In deze zaak heeft de Rechtbank Noord-Holland op 8 april 2015 uitspraak gedaan in een strafzaak tegen een verdachte die op 9 december 2014 op Schiphol, gemeente Haarlemmermeer, opzettelijk een hoeveelheid cocaïne binnen het grondgebied van Nederland heeft gebracht. De verdachte, geboren in Ecuador en thans gedetineerd in de Penitentiaire Inrichting Flevoland, werd beschuldigd van het opzettelijk handelen in strijd met de Opiumwet. De rechtbank heeft vastgesteld dat de dagvaarding geldig was en dat het Openbaar Ministerie ontvankelijk was in zijn vervolging. Tijdens de zitting op 25 maart 2015 heeft de officier van justitie, mr. R. Hagemeier, gevorderd tot bewezenverklaring van het ten laste gelegde feit. De rechtbank heeft de verklaringen van de verdachte en de omstandigheden van de zaak zorgvuldig gewogen. De verdachte had een koffer gekregen van een onbekende vrouw en was zich niet bewust van de inhoud, maar de rechtbank oordeelde dat hij zich willens en wetens blootstelde aan de kans dat de koffer cocaïne bevatte. De rechtbank achtte het opzet in voorwaardelijke zin bewezen en verklaarde de verdachte strafbaar. De rechtbank heeft rekening gehouden met de jeugdige leeftijd van de verdachte, die kort voor het delict achttien jaar oud was geworden, en heeft besloten om af te wijken van de gebruikelijke strafmaat voor dergelijke feiten. Uiteindelijk werd de verdachte veroordeeld tot een gevangenisstraf van vijftien maanden, met aftrek van de tijd die hij in voorlopige hechtenis had doorgebracht.

Uitspraak

RECHTBANK NOORD-HOLLAND
Afdeling Publiekrecht, Sectie Straf
Locatie Haarlemmermeer
Meervoudige strafkamer
Parketnummer: 15/821260-14 (P)
Uitspraakdatum : 8 april 2015
Tegenspraak
Vonnis
Dit vonnis is gewezen naar aanleiding van het onderzoek op de openbare terechtzitting van 25 maart 2015 in de zaak tegen:
[verdachte],
geboren op [geboortedatum] te [geboorteplaats] (Equador),
zonder bekende woon- of verblijfplaats in Nederland,
thans gedetineerd in de Penitentiaire Inrichting Flevoland, locatie Almere Binnen.
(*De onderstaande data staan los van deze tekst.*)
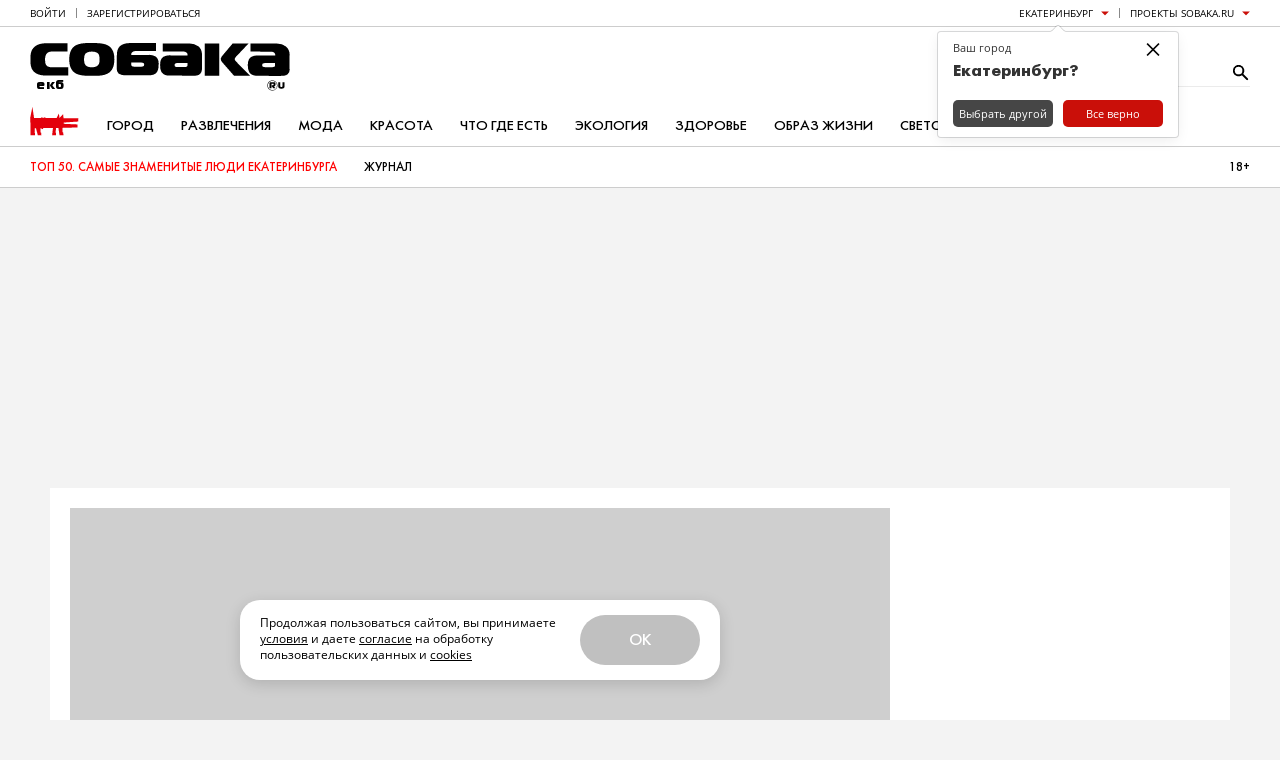

--- FILE ---
content_type: text/css
request_url: https://static.sobaka.ru/assets/448694d2/widgets/posts-date-filter/desktop.css
body_size: 457
content:
.b-posts-date-filter{align-items:center;display:flex;flex-wrap:wrap;gap:10px}.b-posts-date-filter__title{font:normal normal 400 15px/20px Lora}.b-posts-date-filter__trigger{flex:1 1 auto;position:relative}.b-posts-date-filter__button{max-width:145px}.b-posts-date-filter__popup{left:50%;position:absolute;top:100%;transform:translate(-50%,15px);z-index:9999}.b-posts-date-filter-popup__head{align-items:center;display:flex;gap:10px;justify-content:space-between;padding:10px 0 0}.b-posts-date-filter-popup__body{padding:15px 0}.b-posts-date-filter-popup__foot{align-items:center;display:flex;gap:10px;justify-content:space-between;padding:0 0 10px}.b-posts-date-filter-popup__title{flex:1 1 auto;font:normal normal 700 18px/1 Open Sans;text-align:center}.b-posts-date-filter-popup__nav-arrow{align-items:center;background:none;border:none;color:#ca0f09;display:flex;flex:0 0 auto;height:20px;justify-content:center;width:10px}.b-posts-date-filter-popup__nav-arrow:hover{color:#f41912}.b-posts-date-filter-popup__nav-arrow-icon{display:block;fill:currentColor}.b-posts-date-filter-popup__select-items{display:grid;gap:10px 20px;grid-template-columns:repeat(3,1fr)}.b-posts-date-filter-popup__select-item{align-items:center;background:none;border:none;border-bottom:3px solid transparent;color:inherit;display:flex;font:normal normal 700 16px/1 Open Sans;justify-content:center;margin:0;padding:16px 8px;text-decoration:none}.b-posts-date-filter-popup__select-item:hover{color:#ca0f09}.b-posts-date-filter-popup__select-item--selected{border-bottom-color:#ca0f09}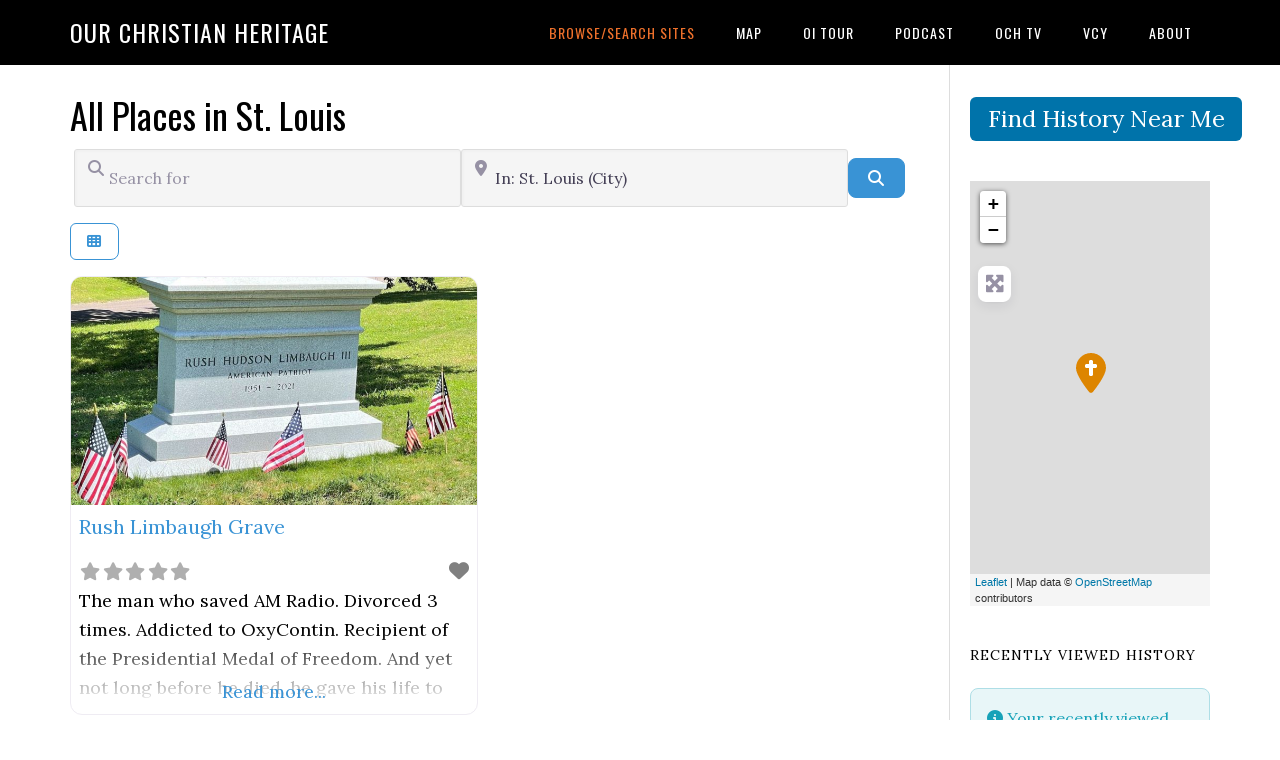

--- FILE ---
content_type: text/css
request_url: https://christianheritage.info/wp-content/plugins/geodir_marker_cluster/assets/js/leaflet/leaflet.markercluster.css?ver=2.3.3
body_size: 477
content:
.marker-cluster-small{background-color:rgba(181, 226, 140, 0.6)}
.marker-cluster-small div{background-color:rgba(110, 204, 57, 0.6)}
.marker-cluster-medium{background-color:rgba(241, 211, 87, 0.6)}
.marker-cluster-medium div{background-color:rgba(240, 194, 12, 0.6)}
.marker-cluster-large{background-color:rgba(253, 156, 115, 0.6)}
.marker-cluster-large div{background-color:rgba(241, 128, 23, 0.6)}
/*IE 6-8 fallback colors*/
.leaflet-oldie .marker-cluster-small{background-color:rgb(181, 226, 140)}
.leaflet-oldie .marker-cluster-small div{background-color:rgb(110, 204, 57)}
.leaflet-oldie .marker-cluster-medium{background-color:rgb(241, 211, 87)}
.leaflet-oldie .marker-cluster-medium div{background-color:rgb(240, 194, 12)}
.leaflet-oldie .marker-cluster-large{background-color:rgb(253, 156, 115)}
.leaflet-oldie .marker-cluster-large div{background-color:rgb(241, 128, 23)}
.marker-cluster{background-clip:padding-box;border-radius:20px}
.marker-cluster div{width:30px;height:30px;margin-left:5px;margin-top:5px;text-align:center;border-radius:15px;font:12px "Helvetica Neue", Arial, Helvetica, sans-serif}
.marker-cluster span{line-height:30px}
/*CUSTOM STYLE HERE*/
.leaflet-cluster-anim .leaflet-marker-icon, .leaflet-cluster-anim .leaflet-marker-shadow{-webkit-transition:-webkit-transform 0.3s ease-out, opacity 0.3s ease-in;-moz-transition:-moz-transform 0.3s ease-out, opacity 0.3s ease-in;-o-transition:-o-transform 0.3s ease-out, opacity 0.3s ease-in;transition:transform 0.3s ease-out, opacity 0.3s ease-in}
/*stroke-dashoffset (duration and function) should match with leaflet-marker-icon transform in order to track it exactly*/
.leaflet-cluster-spider-leg{-webkit-transition:-webkit-stroke-dashoffset 0.3s ease-out, -webkit-stroke-opacity 0.3s ease-in;-moz-transition:-moz-stroke-dashoffset 0.3s ease-out, -moz-stroke-opacity 0.3s ease-in;-o-transition:-o-stroke-dashoffset 0.3s ease-out, -o-stroke-opacity 0.3s ease-in;transition:stroke-dashoffset 0.3s ease-out, stroke-opacity 0.3s ease-in}
.marker-cluster-small span,.marker-cluster-medium span,.marker-cluster-large span{font-weight:700 !important;font-family:Arial,sans-serif !important;font-size:12px;color:#000}
#gdOSMprogress{display:none;position:absolute;z-index:999999;left:calc(50% - 100px);top:calc(50% - 100px);width:200px;height:20px;margin-top:-20px;background-color:#fff;background-color:rgba(255, 255, 255, 0.7);border-radius:4px;padding:2px}
#gdOSMprogressBar{width:0;height:100%;background-color:#76A6FC;border-radius:4px;max-width:100% !important}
De rechtbank heeft kennisgenomen van de vordering van de officier van justitie mr. R. Hagemeier en van wat verdachte en zijn raadsman, mr. H.G. Koopman, advocaat te Amsterdam, naar voren hebben gebracht.
1. Tenlastelegging
Aan verdachte is ten laste gelegd dat:
hij op of omstreeks 09 december 2014 te Schiphol, gemeente Haarlemmermeer, opzettelijk binnen het grondgebied van Nederland heeft gebracht een hoeveelheid, van een materiaal bevattende cocaïne, zijnde cocaïne een middel als bedoeld in de bij de Opiumwet behorende lijst I, dan wel aangewezen krachtens het vijfde lid van artikel 3a van die wet, althans bevattende een (ander) middel als bedoeld in de bij de Opiumwet behorende lijst I, dan wel
aangewezen krachtens het vijfde lid van artikel 3a van die wet.
2. Voorvragen
De rechtbank heeft vastgesteld dat de dagvaarding geldig is, dat zijzelf bevoegd is tot kennisneming van de zaak, dat het Openbaar Ministerie ontvankelijk is in zijn vervolging en dat er geen redenen zijn voor schorsing van de vervolging.
3. Bewijs
3.1. Standpunt van de officier van justitie
De officier van justitie heeft gerekwireerd tot bewezenverklaring van het ten laste gelegde feit.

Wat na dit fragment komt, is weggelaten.